I love the Mending spell; useful out of combat, sneakily important if you want a homunculus, and a spell no magic-user with an Intelligence under 16 would waste a slot on. I am half convinced that spell was put in the Player's handbook just for me.
But of all the magic-users you know, who ever takes it?
The tinker's hammer is a small tool hammer weighing less than 1/3 a pound. In desperate circumstances it could be used as a weapon, but things need to be pretty bad (speed 2, damage: 1 h.p.,, -2 to hit chain armors, -4 to hit plate armors, proficiency as club). It is, pure and simple a light tool.
Once per day the Tinker's hammer can cast a Mending spell as a 12th level magic-user. The Tinker's Hammer may only repair metal items.
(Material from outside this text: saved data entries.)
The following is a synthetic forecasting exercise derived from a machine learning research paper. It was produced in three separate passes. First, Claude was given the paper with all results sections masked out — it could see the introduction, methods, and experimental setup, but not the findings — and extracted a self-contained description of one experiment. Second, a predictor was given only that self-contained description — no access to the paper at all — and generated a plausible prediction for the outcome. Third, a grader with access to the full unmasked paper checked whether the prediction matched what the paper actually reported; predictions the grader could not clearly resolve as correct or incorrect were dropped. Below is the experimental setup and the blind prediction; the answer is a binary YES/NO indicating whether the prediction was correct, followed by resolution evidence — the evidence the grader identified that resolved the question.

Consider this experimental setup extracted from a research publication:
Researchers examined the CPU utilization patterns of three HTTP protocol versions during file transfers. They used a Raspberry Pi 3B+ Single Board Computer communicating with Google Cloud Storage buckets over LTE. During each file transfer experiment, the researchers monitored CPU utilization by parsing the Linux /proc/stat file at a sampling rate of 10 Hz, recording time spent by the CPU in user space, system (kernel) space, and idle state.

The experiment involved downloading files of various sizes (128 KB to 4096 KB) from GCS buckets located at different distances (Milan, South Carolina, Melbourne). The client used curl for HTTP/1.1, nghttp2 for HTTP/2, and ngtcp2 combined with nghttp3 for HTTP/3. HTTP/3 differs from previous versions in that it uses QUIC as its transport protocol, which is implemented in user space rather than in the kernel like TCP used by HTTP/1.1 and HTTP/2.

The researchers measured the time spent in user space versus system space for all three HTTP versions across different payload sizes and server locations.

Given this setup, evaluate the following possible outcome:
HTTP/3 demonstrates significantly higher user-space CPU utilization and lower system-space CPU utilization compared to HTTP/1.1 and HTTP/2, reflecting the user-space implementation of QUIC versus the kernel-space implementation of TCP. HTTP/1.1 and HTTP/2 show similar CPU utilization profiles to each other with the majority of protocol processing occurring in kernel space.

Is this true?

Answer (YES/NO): NO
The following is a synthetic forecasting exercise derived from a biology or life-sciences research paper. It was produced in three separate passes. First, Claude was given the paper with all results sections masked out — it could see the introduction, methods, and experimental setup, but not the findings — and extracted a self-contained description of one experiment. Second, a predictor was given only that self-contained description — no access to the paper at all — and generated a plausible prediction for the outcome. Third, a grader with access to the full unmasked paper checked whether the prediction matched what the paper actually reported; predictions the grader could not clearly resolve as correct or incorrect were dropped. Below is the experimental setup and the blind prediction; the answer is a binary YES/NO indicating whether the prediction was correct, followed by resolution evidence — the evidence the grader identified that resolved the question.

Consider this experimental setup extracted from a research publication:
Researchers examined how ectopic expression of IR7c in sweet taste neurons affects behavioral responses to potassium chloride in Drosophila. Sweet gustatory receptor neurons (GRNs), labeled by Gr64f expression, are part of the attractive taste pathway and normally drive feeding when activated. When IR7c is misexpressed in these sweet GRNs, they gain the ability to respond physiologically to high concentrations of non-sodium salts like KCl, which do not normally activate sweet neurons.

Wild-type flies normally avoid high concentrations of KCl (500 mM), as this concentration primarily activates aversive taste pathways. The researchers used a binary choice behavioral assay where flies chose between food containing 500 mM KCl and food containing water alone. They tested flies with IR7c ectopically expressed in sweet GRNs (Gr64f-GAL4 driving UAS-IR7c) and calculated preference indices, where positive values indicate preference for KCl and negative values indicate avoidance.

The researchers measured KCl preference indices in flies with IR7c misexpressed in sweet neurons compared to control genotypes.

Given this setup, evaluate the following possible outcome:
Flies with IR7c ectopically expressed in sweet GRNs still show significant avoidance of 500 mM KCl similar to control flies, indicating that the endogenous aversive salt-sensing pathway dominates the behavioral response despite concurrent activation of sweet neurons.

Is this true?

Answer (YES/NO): NO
If used by a skilled person (in 1e someone with a secondary skill like blacksmith, in 2e the appropriate non-weapon proficiency) the effects of the Mending are increased (and DM's discretion) to repair greater damage or to even restore hit points to full plate armor.
If wielded by a spell caster that knows the Mending spell the Tinker's Hammer can be used an additional time each day by uttering the word 'damn' while using it. No Tinker's Hammer may be used more than twice in 24 hours.
Similar items (the Seamstress' needle, the Leatherman's Awl) exist to repair items not made of metal.